2. The facts bearing upon this controversy are as follows: The putni taluk charged by the deed of 23rd January 1890 was purchased by defendant 9 at the sale in execution of its mortgage decree on 20th November 1931. This sale was confirmed on 23rd January 1932. In the meantime Jogesh Chandra Chowdhury had instituted a suit for recovery of arrears of rent of the said putni taluk. He obtained a decree for rent and put it in execution under the special procedure of Ch. 14, Bengal Tenancy Act. At the Court sale he, Jogesh Chandra Chowdhury, purchased the putni taluk on 17th November 1931. The said sale was confirmed on 4th January 1932. As Jogesh Chandra Chowdhury purchased the putni taluk at a rent sale before the sale at which defendant 9 purchased the same, the title to the said putni taluk vested in Jogesh Chandra Chowdhury with power to annul incumbrances upon it. Jogesh Chandra Chowdhury thereafter on 19th June 1932 granted a putni taluk in respect of the lands covered by the putni which he had purchased at the aforesaid rent sale to defendant 9 at the old rent. Thereafter on 16th July 1932, about a month after the grant of this putni by him to defendant 9, he filed an application in the civil Court under the provisions of Section 167, Bengal Tenancy Act, to annul the charge for maintenance of the plaintiff which had been created on the putni taluk purchased by him by the deed which Jadav and Satish had executed in favour of the plaintiff on 23rd January 1890. The notice contemplated by Section 167, Tenancy Act was served on the plaintiff through Court on 8th August 1932. Defendant 9 contends that the plaintiff's charge is no longer existing on the putni taluk which was created in its favour by Jogesh Chandra Chowdhury on 19th June 1932. Both the Courts below have repelled the contention, the lower appellate Court holding that Jogesh Chandra Chowdhury was not entitled to file the application under Section 167, Tenancy Act, on 16th July 1932, after he had granted the putni to defendant 9. The question is whether this view is correct. In my view it is not.

* Records to process:
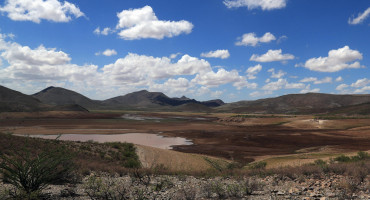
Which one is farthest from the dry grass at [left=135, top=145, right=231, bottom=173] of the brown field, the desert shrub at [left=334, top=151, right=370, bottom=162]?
the desert shrub at [left=334, top=151, right=370, bottom=162]

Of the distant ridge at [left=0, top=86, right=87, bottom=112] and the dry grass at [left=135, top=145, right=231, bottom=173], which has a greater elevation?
the distant ridge at [left=0, top=86, right=87, bottom=112]

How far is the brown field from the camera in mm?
34656

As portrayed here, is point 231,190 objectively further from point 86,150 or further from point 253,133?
point 253,133

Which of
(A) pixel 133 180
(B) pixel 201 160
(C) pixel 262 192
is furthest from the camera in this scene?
(B) pixel 201 160

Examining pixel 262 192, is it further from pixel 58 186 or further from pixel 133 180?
pixel 58 186

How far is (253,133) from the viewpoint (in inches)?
2355

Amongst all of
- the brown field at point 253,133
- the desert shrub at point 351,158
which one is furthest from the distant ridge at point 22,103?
the desert shrub at point 351,158

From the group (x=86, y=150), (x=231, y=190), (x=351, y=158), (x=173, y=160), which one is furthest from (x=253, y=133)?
(x=231, y=190)

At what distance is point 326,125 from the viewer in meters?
70.6

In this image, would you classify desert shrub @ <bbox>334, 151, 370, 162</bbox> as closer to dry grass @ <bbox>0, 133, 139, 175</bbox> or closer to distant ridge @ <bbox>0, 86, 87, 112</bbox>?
dry grass @ <bbox>0, 133, 139, 175</bbox>

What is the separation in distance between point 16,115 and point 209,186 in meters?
114

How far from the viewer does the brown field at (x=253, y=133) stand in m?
34.7

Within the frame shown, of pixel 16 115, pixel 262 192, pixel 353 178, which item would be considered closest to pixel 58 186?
pixel 262 192

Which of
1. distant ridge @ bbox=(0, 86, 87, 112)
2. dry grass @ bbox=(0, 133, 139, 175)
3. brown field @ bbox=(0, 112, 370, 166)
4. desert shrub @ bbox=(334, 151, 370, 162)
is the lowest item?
brown field @ bbox=(0, 112, 370, 166)
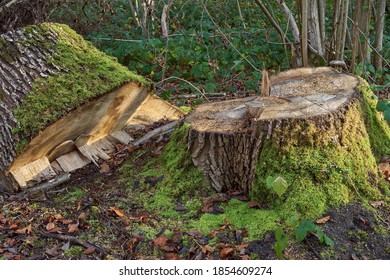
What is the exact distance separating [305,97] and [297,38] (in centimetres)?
199

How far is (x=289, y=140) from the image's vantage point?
11.6 feet

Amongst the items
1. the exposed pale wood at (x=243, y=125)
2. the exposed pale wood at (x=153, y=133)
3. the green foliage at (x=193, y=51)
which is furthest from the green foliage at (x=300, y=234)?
the green foliage at (x=193, y=51)

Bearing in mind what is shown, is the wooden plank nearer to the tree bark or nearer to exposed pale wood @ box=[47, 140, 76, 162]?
exposed pale wood @ box=[47, 140, 76, 162]

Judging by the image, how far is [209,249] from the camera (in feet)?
10.5

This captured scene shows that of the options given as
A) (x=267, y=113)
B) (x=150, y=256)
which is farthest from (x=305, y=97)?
(x=150, y=256)

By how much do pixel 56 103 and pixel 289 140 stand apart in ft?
5.91

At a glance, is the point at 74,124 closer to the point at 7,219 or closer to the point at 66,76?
the point at 66,76

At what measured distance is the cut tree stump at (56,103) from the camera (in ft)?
Answer: 13.7

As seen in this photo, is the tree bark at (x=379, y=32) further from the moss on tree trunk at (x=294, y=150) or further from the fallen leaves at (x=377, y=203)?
the fallen leaves at (x=377, y=203)

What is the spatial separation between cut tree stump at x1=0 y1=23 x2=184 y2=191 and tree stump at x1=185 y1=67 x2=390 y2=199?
0.89m

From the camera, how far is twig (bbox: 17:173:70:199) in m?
4.12

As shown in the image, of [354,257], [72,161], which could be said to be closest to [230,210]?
[354,257]

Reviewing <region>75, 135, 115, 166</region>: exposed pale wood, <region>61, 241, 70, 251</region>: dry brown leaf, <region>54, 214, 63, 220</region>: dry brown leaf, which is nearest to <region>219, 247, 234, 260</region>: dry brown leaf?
<region>61, 241, 70, 251</region>: dry brown leaf

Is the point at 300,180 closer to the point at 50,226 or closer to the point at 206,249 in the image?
the point at 206,249
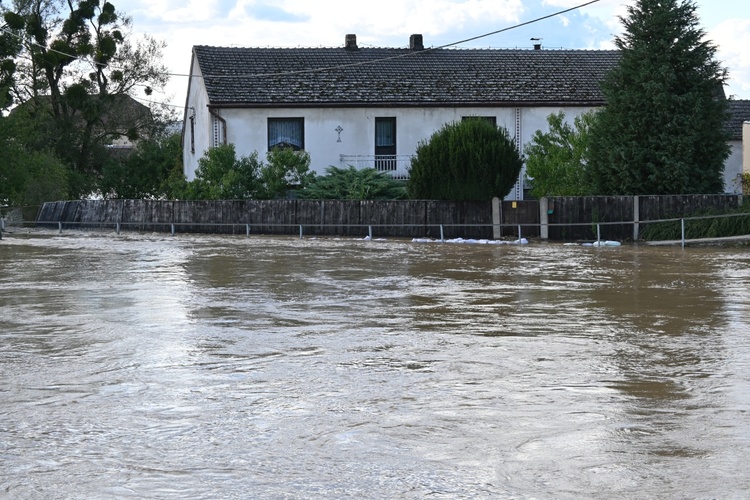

* Problems to work on:
[1] List every distinct date mentioned in the court ruling, in the order each first appears.
[2] In the entries, from the line containing "From the camera, how" through the end of the entries, swap "closer" for "nearer" and give those lines again with nothing else changed. Leave the pictures out.
The entries are unrelated to the court ruling.

* Responses for each task:
[1]
23rd January 1890
20th November 1931
23rd January 1932
17th November 1931
4th January 1932
19th June 1932
16th July 1932
8th August 1932

[2]
From the camera, how far is twig (bbox: 17:173:70:199) in m?
4.12

As shown in the image, of [354,257], [72,161], which could be said to be closest to [230,210]?
[354,257]

Reviewing <region>75, 135, 115, 166</region>: exposed pale wood, <region>61, 241, 70, 251</region>: dry brown leaf, <region>54, 214, 63, 220</region>: dry brown leaf, which is nearest to <region>219, 247, 234, 260</region>: dry brown leaf?
<region>61, 241, 70, 251</region>: dry brown leaf

Is the point at 300,180 nearer to the point at 50,226 or nearer to the point at 206,249 in the image?
the point at 206,249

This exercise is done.